All processes were conducted in Japanese.
The extracted review data were then analyzed using the Japanese morphological analysis software MeCab [25] and its system dictionary mecab-ipadic-NEolog [26] to extract the nouns immediately preceding the target string combination (Fig 2). The mecab-ipadic-NEolog system dictionary can handle words and phrases that are not properly segmented by the standard MeCab dictionary by adding new specific expressions obtained from linguistic resources on the Internet. For example, if the noun "coconut oil" appears before the target string combination, the standard MeCab dictionary splits it into "coconut" and "oil" and cannot extract it correctly as a single noun.
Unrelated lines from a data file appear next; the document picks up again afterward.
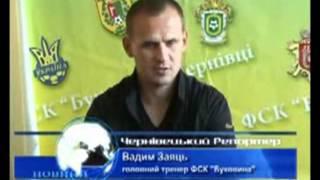 """Буковина Чернівці - Динамо-2 Київ (17.09.11, """"Чернівці"""").avi"""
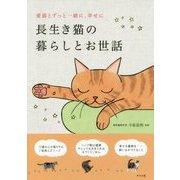 愛猫とずっと一緒に、幸せに 長生き猫の暮らしとお世話 [単行本]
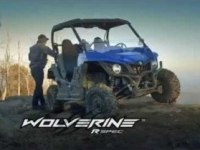 Промовидео Yamaha Wolverine R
In this case, "oil" is incorrectly extracted, but mecab-ipadic-NEolog can be used to correctly extract "coconut oil". As the dataset was constructed from reviews posted on the Internet, analysis using this dictionary was considered appropriate. As a result, a total of 617,208 nouns and reviews containing them were identified. The same words written in different forms (Chinese character/Katakana/Hiragana, full width/half width) were then unified into the form with the highest number of occurrences and the occurrences of each word were counted. After excluding 27 strings that were either not nouns or considered inappropriate as odour nouns (S1 Table), the 100 most frequently used odour nouns were selected for further analysis (Fig 3). The exclusion process was carried out by excluding words that six human evaluators agreed did not describe a concrete object that emitted an odour, until all the top 100 nouns were concrete objects.
In this study, the target string combinations were "no/noyouna/mitaina"+"nioi/kaori." In Japanese, the expression "X no nioi/kaori" denotes the odour of X itself, whereas "X noyouna nioi/kaori" and "X mitaina nioi/kaori" are used to express the nuance of smelling like X. Therefore, the sentences were segmented into words, and nouns appearing in X were extracted as odour nouns.
All words were collected in Japanese.
Hierarchical cluster analysis was conducted on the selected 100 odour nouns extracted by calculating the distance between nouns based on their co-occurrence frequency in the review. This analysis was performed based on the Euclidean distance between nouns using Ward’s method [27]. The Euclidean distance was calculated by normalising the feature vector of co-occurrence frequencies with other nouns in the review so that the sum of each vectors equals 1. For example, when taking the noun "eau de parfum" as an example of a co-occurrence frequency vector, the value of this vector is large (0.000318) in the noun "perfume", because "perfume" and "eau de parfum" co-occur frequently in the same review. This vector is also large in "vanilla" (0.000253), which is often used as a scent for perfume, but the noun " kitchen waste" and "eau de parfum" occur less frequently in the same sentence, so this vector in " kitchen waste" is small (0.000125). Therefore, the difference in the size of the vector "eau de parfum" in each noun is smaller for "perfume" and "vanilla" (0.000065) than for "perfume" and " kitchen waste" (0.000193). In this study, the co-occurrence frequencies of all nouns in all reviews are treated as vectors, and the Euclidean distances between nouns are determined from the difference in their magnitudes, thus clustering them to reflect the context in which the odour was experienced. The sum of each vector was normalised to 1 to remove the bias introduced by the vectors of some frequently occurring nouns. To determine the appropriate number of clusters, the Davies Bouldin Index [28] was calculated. For the hierarchical cluster analysis and the calculation of the Davies Bouldin index, "scipy.cluster " module and "sklearn.metrics" module were used in Python v3.
Results
With reference to the Davies Bouldin index for the obtained distance matrix (Fig 4), a hierarchical clustering structure with 15 clusters is shown in Fig 5.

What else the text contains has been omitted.